** Document passage follows **
Sunday, May 13, 2012

A Mixture on Mother's Day

Mother's Day, for me, is a day full of paradox and emotion.  It is not a simple day to celebrate my motherhood, for my journey into that institution was (and is) a journey with complexity, sadness, joy, and anxiety.

My first Mother's Day was in 2008.  It was a day of great sadness and terrible confusion.  My dear twin boys were born just two months before and had died hours after their birth.  The question burned inside of me:  Was I truly a Mother?  If I was, how was Mother's Day built to include me?
** End of Document passage **
** Supplied data follows **
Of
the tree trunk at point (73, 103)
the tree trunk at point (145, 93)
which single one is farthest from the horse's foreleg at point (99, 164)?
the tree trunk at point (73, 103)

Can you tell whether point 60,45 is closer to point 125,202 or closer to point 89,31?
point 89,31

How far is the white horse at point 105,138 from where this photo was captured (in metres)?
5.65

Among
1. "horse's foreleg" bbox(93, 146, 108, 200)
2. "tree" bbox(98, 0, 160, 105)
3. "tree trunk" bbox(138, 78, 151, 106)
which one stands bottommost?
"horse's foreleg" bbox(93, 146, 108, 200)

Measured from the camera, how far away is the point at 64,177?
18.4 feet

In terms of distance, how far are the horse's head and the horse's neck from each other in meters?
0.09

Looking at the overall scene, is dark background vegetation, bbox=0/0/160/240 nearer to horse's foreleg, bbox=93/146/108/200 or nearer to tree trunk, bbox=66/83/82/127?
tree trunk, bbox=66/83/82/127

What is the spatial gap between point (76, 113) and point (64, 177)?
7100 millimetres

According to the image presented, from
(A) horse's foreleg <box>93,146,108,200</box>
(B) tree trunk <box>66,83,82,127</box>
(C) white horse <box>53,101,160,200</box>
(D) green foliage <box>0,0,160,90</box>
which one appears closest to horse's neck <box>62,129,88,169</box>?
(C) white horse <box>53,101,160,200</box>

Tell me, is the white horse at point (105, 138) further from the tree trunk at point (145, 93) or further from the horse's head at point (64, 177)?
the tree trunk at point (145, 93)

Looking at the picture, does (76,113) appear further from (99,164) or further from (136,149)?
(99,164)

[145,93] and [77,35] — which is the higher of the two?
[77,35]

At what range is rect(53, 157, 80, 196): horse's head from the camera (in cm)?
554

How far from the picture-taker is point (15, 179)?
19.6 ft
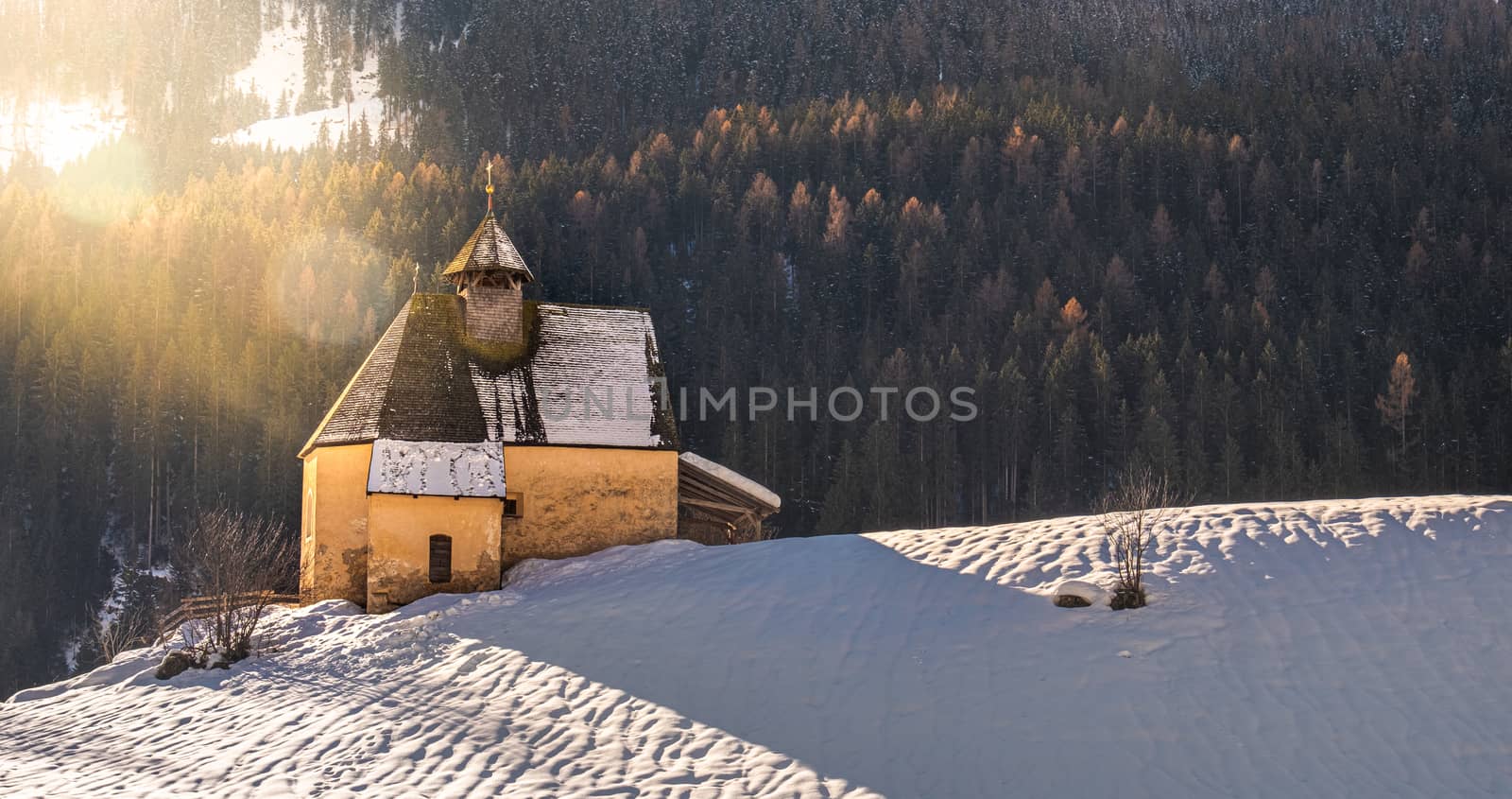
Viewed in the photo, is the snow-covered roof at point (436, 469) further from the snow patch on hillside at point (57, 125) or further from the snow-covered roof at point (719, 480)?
the snow patch on hillside at point (57, 125)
** End of Supplied data **
**Task instructions**
- A) Repeat the stretch of the Mother's Day post from "A Mixture on" through "to include me?", swapping "paradox" for "contradiction".
- B) According to the Mother's Day post, why is the day not a simple one for the writer to celebrate?

**Exercise responses**
- A)
A Mixture on Mother's Day

Mother's Day, for me, is a day full of contradiction and emotion.  It is not a simple day to celebrate my motherhood, for my journey into that institution was (and is) a journey with complexity, sadness, joy, and anxiety.

My first Mother's Day was in 2008.  It was a day of great sadness and terrible confusion.  My dear twin boys were born just two months before and had died hours after their birth.  The question burned inside of me:  Was I truly a Mother?  If I was, how was Mother's Day built to include me?

- B) The writer's journey into motherhood was, and still is, full of complexity, sadness, joy, and anxiety. The writer's twin boys were born two months before the first Mother's Day in 2008 and died hours after their birth.